Let me give you an example that anyone can try: When I first watched the 3-D version of the movie "Gravity" using my Oppo Blu-Ray player, I didn't have the iPurifier in the system, so jitter was higher. I totally missed some of the context of the movie because this is laid-out in the first minute of the movie, with radio chatter between earth and the space shuttle. I could not make out what they were saying in this chatter. It's mostly high-frequency sound.
After adding the iPurifier, I watched the movie again. This chatter was now intelligible and I understood the dialogue immediately, even though this is at very low level. The movie finally made sense to me.
This is very natural part of how our brain works. When you swapped in the iPurifier you were focusing on its effect which in turn would cause your brain to focus more on details. This is the same as someone reporting that after they made some change all of a sudden heard an instrument they did not before. The sound was always there but they did not pay attention to it.
Our hearing system is delivering megabytes of information per second to our brain. Much of this information is thrown away out of necessity. The moment you enter comparison mode of audio gear, the brain changes function and is able to focus more and find new things that were always there but discarded.
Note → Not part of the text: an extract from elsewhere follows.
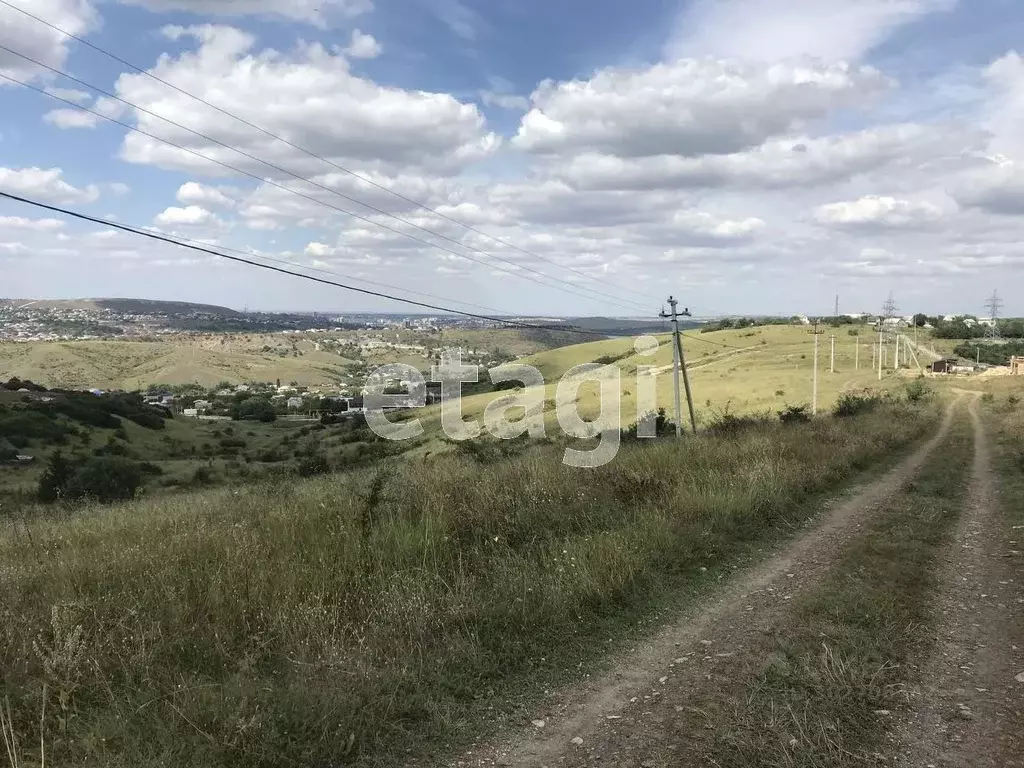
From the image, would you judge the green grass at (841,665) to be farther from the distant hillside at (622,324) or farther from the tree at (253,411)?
the tree at (253,411)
Since you brought up video, broadcast monitors have a black and white switch. Push that button and color is gone. It is used all the time to let someone see errors in luminance (black and white) would can be obscured by the prettiness of color. Nothing is changed in video signal when we do that but it aids the brain to better find what we are looking for.
This issue by far the most important way audiophiles go wrong. They swap gear, focus more, head more detail and declare the new gear must be there. In reality nothing is changed but their mindset. This is why blind tests work so well: they take away the knowledge of whether something has or has not changed. That equalizes the playing field with respect to how you brain analyzes sound. The fact that blind tests don't agree with sighted ones, proves this aspect of brain function.